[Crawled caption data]
■ ■ ■

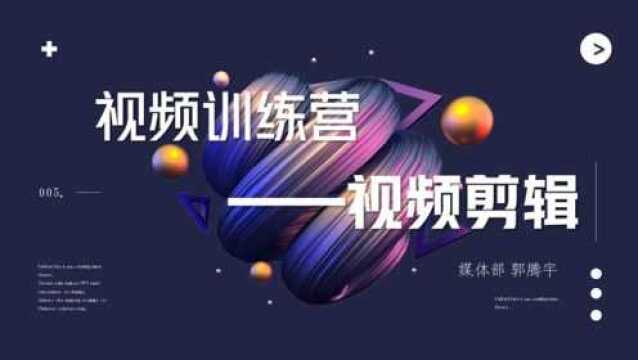 北京科技大学学生会宣传技能培训营——视频训练营第四期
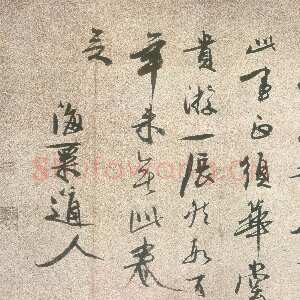 元代冯子振《题易元吉草虫图卷》纸本 29.4×118.0cm 日本神奈川县镰仓市常盘山文库藏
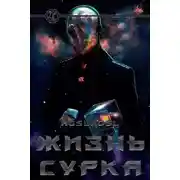 Постер книги Жизнь сурка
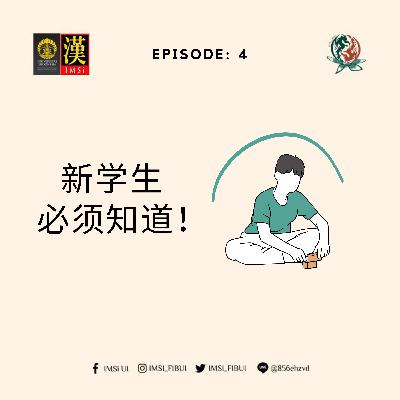 Eps 4 : 新学生必须知道! Eps 4 : 新学生必须知道!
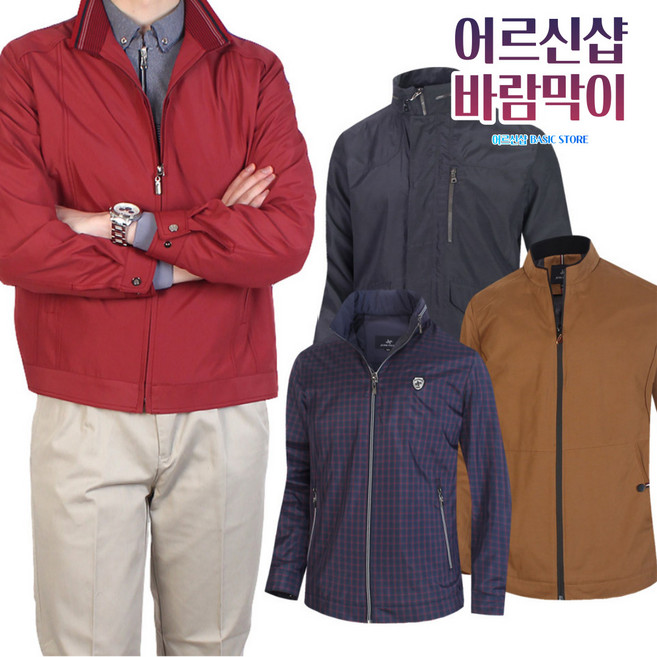 [어르신샵] 중년 할아버지 잠바 80대 60대 70대 카라 바람막이 점퍼 남성 빅사이즈 선물 옷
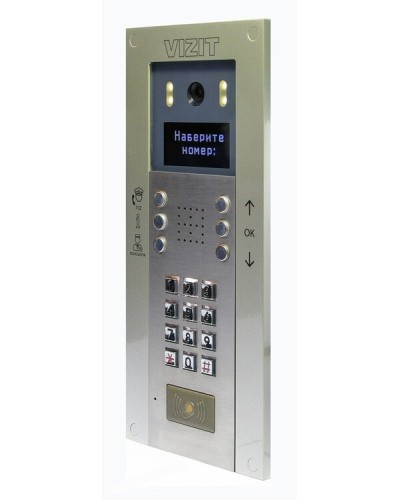 БВД-740FCBE2. Вызывная панель цветная. VIZIT в Оренбурге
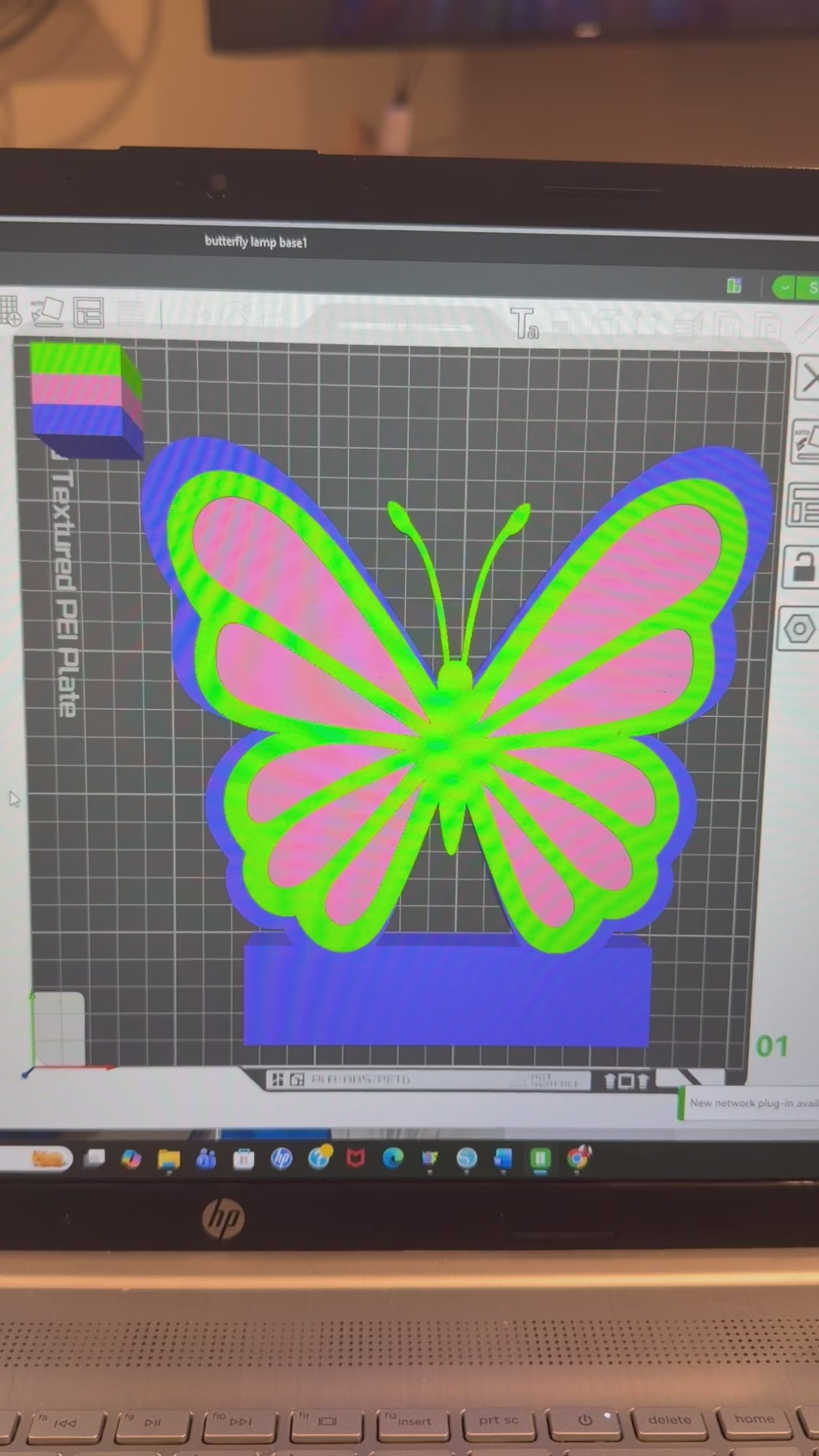3D Butterfly Lamp Base Blank 3MF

■ ■ ■

--- Work to complete ---
Write out every entry above exactly, minus the pictures.

--- Solution to the exercise ---
 北京科技大学学生会宣传技能培训营——视频训练营第四期
 元代冯子振《题易元吉草虫图卷》纸本 29.4×118.0cm 日本神奈川县镰仓市常盘山文库藏
 Постер книги Жизнь сурка
 Eps 4 : 新学生必须知道! Eps 4 : 新学生必须知道!
 [어르신샵] 중년 할아버지 잠바 80대 60대 70대 카라 바람막이 점퍼 남성 빅사이즈 선물 옷
 БВД-740FCBE2. Вызывная панель цветная. VIZIT в Оренбурге
3D Butterfly Lamp Base Blank 3MF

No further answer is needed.